Questions in Search of Answers
If Facebook can develop software to suppress real news in China, why can’t it deploy software to suppress fake news in America? Facebook has been much in the news lately – facing accusations ranging from influencing the presidential election to “contributing to the balkanization of America” by “[narrowing] our sight-lines and reinforcing what we already believe” to cozying up to Chinese officials to gain access to the enormous Chinese market – all the while denying any journalistic role, despite the fact that it is a source of news for 44 percent of Americans.
“I am confident we can find ways for our community to tell us what content is most meaningful,” Facebook founder Mark Zuckerberg said recently, “but I believe we must be extremely cautious about becoming arbiters of truth ourselves.”
The more I read his statement, the less I understand it.
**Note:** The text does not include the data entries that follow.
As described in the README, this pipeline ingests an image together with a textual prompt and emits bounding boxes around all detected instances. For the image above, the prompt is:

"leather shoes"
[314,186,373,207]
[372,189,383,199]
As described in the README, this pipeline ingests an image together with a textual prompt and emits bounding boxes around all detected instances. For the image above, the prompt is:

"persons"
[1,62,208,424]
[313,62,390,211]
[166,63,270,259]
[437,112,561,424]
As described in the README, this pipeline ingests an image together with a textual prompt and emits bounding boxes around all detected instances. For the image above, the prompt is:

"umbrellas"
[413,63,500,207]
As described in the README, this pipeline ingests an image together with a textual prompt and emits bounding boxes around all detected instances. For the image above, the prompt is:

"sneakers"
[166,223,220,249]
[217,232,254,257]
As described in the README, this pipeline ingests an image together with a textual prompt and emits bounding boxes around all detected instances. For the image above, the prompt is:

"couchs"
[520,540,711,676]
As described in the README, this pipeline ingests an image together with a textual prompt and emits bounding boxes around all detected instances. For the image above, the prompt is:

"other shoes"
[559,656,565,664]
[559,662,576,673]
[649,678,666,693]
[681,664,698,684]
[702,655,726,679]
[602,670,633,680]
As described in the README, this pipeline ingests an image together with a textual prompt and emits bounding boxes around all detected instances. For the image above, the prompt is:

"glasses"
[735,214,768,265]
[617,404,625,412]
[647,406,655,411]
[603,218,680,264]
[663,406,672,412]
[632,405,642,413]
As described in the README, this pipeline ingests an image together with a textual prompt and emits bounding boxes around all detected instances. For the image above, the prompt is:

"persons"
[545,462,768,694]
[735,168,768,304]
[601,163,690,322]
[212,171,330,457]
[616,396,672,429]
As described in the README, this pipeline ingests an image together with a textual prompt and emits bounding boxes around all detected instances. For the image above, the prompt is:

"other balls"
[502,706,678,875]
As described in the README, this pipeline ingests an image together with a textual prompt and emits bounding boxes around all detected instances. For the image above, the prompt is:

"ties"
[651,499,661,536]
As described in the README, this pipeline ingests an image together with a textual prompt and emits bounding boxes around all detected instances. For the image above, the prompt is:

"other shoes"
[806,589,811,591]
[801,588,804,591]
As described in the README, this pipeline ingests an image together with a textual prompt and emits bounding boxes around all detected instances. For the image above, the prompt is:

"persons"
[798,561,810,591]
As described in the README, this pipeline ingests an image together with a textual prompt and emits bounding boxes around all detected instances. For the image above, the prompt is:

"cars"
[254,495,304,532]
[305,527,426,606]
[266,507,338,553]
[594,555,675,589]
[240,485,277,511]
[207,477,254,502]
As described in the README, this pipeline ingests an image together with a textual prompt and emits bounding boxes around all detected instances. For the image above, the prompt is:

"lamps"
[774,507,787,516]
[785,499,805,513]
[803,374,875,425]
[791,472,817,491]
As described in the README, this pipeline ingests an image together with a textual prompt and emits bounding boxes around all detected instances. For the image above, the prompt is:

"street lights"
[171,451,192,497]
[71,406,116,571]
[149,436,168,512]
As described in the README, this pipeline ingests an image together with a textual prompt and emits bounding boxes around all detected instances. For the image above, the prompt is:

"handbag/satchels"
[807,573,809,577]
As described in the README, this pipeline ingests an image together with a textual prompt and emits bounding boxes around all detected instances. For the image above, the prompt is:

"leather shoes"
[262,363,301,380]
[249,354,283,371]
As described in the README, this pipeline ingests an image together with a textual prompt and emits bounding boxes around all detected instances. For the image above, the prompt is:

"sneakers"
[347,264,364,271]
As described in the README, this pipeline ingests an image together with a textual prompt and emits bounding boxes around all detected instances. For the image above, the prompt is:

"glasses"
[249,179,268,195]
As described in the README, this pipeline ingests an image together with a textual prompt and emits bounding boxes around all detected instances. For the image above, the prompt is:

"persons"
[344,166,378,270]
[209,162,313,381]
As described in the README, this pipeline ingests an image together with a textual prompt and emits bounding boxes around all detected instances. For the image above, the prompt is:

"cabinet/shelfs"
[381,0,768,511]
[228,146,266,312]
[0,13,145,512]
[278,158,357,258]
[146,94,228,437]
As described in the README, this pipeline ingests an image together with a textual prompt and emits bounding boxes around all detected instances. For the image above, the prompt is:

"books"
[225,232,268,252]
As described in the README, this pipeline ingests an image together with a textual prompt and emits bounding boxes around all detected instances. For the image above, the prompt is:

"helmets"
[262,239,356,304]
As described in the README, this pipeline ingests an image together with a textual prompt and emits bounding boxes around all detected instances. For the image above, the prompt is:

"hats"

It’s a kind of Rorschach test, open to our own interpretation. And therein lies the danger – for while I certainly don’t want Facebook’s engineers becoming the arbiters of truth, I wonder exactly what community is defining the “most meaningful” content.
It’s not an idle question. Facebook recently removed (and then reinstated under pressure) Nick Ut’s The Terror of War, the most affecting and important photo of the Vietnam War, because "it's difficult to
create a distinction between allowing a photograph of a nude child in one instance and not others.”
Is Guernica next?
So maybe a more important question than the one which opened this post is: Should we be asking Facebook to suppress anything – particularly if it can't or won't distinguish between child pornography and The Terror of War? Doesn't it have enough power already? Then where does that leave us in the discussion of fake news and the First Amendment?